Mit der Operndiva am Würstelstand

Zeynep Buyraç spielt die Titelrolle in Bernhard Studlars Lohn der Nacht

Bregenz 30.7.21. Bregenz scheint ihr zu liegen. Am Vorarlberger Landestheater hatte Zeynep Buyraç schon zweimal gespielt. Sie mag den See. „Er erinnert mich ans Meer. Ich bin ja ein Meereskind“, sagt die 38-Jährige. Heuer hat sie genau eine Hälfte ihres Lebens in ihrer Geburtsstadt Istanbul und die andere Hälfte in Wien verbracht.

Vor zwei Jahren kam die Anfrage für die Uraufführung der Auftragsoper Impresario Dotcom bei den Bregenzer Festspielen, die im Rahmen der Festtage im Festspielhaus 2020 zur Aufführung kam. Sie wurde ein großer Erfolg, was auch der Jury des Österreichischen Musiktheaterpreises auffiel. In der Kategorie „Beste weibliche Hauptrolle“ wurde Buyraç nominiert, was sie selbst am meisten überraschte. „Ich war mitten in einer Probe und habe durch eine Kollegin von der Nominierung erfahren. Da habe ich mir gedacht: Sie verwechselt mich wahrscheinlich“, erzählt sie ohne jede Koketterie.

„In den Zwischenräumen“
Es war keine Verwechslung. Am Montag entscheidet sich bei einer Gala in Steyr, wer in dieser und in 21 anderen Kategorien gewinnt. Insofern wird es eine doppelt aufregende nächste Woche für Zeynep Buyraç. Vor allem liegt das am Theaterstück Lohn der Nacht mit ihr als Hauptdarstellerin.
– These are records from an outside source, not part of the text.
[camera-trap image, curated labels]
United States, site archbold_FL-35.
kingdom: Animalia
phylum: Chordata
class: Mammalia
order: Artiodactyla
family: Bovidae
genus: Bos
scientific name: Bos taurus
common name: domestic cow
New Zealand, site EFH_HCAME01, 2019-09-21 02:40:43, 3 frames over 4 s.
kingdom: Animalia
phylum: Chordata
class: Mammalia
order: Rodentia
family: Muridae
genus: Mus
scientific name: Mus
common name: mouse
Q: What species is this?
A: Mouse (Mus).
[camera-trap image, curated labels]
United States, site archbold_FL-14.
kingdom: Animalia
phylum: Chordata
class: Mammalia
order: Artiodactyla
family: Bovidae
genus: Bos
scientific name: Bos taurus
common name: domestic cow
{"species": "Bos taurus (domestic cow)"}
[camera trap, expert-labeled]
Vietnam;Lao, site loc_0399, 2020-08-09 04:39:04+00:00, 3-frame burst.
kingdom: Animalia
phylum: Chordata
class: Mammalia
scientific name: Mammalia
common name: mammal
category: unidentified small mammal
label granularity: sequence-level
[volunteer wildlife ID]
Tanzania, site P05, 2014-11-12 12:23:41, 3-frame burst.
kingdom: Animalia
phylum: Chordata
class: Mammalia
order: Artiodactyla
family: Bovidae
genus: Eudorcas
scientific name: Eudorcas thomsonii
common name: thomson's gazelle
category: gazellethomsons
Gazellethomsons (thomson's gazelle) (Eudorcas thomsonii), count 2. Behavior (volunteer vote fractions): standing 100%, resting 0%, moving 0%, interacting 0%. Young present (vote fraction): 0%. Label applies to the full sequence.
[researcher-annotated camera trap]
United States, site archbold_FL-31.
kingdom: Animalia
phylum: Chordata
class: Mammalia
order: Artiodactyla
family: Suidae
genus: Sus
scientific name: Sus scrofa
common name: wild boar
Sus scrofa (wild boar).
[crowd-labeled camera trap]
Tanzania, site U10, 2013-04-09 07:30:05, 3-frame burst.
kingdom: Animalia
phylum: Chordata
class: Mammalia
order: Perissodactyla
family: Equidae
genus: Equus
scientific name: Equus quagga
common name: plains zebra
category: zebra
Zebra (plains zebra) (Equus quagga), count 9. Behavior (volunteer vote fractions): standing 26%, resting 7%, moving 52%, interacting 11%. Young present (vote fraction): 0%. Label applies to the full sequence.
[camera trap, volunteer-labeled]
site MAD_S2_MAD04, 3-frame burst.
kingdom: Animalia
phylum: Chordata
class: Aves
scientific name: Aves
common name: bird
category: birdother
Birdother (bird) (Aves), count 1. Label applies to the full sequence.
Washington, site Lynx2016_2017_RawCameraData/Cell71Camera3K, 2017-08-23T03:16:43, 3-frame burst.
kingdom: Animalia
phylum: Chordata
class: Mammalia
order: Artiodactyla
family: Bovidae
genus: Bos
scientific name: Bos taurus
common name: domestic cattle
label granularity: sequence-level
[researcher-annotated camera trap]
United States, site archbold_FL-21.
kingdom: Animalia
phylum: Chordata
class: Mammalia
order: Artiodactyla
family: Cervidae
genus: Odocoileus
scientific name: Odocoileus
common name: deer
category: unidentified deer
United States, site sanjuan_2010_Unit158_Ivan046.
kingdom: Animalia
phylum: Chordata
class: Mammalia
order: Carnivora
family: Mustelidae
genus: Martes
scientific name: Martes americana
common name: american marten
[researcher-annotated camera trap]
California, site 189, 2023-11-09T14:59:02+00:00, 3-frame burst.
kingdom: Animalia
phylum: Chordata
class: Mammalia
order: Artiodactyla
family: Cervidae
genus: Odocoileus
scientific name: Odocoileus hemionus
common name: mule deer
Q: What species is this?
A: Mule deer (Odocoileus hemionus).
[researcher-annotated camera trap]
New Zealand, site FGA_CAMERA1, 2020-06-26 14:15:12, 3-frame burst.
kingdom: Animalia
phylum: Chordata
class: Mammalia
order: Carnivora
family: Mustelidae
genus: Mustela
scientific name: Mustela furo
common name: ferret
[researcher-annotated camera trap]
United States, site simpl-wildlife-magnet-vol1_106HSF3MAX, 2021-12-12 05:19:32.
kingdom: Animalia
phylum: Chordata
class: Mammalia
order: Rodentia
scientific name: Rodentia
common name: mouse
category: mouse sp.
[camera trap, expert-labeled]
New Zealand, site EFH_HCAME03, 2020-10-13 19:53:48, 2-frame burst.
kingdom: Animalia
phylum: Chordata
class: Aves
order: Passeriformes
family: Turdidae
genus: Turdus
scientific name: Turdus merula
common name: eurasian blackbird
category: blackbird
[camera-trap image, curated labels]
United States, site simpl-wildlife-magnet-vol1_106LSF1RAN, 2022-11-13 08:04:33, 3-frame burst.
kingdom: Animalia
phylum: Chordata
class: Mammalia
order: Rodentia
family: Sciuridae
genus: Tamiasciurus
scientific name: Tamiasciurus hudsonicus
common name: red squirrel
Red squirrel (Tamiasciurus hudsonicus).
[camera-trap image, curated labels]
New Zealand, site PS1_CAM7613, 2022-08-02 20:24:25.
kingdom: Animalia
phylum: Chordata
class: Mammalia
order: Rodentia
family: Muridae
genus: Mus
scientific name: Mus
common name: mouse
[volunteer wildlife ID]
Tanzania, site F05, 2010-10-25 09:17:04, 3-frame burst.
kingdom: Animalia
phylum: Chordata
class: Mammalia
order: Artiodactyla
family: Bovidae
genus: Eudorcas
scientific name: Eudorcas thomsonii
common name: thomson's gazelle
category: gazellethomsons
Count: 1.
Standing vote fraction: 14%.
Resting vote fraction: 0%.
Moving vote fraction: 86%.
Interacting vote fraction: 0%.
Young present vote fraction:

Sie verkörpert eine Operndiva und Mutter, die nach einer Babypause erstmals auf einer Bühne steht – der klassische Konflikt einer arbeitenden Künstlerin, in diesem Fall ist sie sogar Alleinerziehende. Weitere Handlungsstränge spielen auf einer Straßenkreuzung und einer Brücke. Im Zentrum dieses Dreiecks steht ein Würstelstand. Autor Bernhard Studlar schreibt in seinem Vorwort: „Wir treffen uns in den Zwischenräumen. Wo keiner von uns hingehört, schütten wir unsere Herzen aus.“ Dazu verknüpft er lose einzelne Szenen mit Menschen, die sich sonst nie begegnen würden.

Tragikomik
Weitere Figuren in dieser besonderen Nacht sind ein Fußballstar, ein lebensmüder Mann, eine Kinderfrau, ein korrekter Polizist, ein Mäzen – und natürlich die Besitzerin des Würstelstandes. Was passiert mit ihnen, was ist ihr jeweiliger Lohn der Nacht? „Die Diva zahlt einen sehr hohen Preis. Ihre Fallhöhe ist groß“, erzählt Zeynep Buyraç. Mehr möchte sie verständlicherweise nicht verraten. Die tragikomische Mischung zeichne dieses Werk aus. Heftige, traurige Momente wechseln sich mit lustigen ab.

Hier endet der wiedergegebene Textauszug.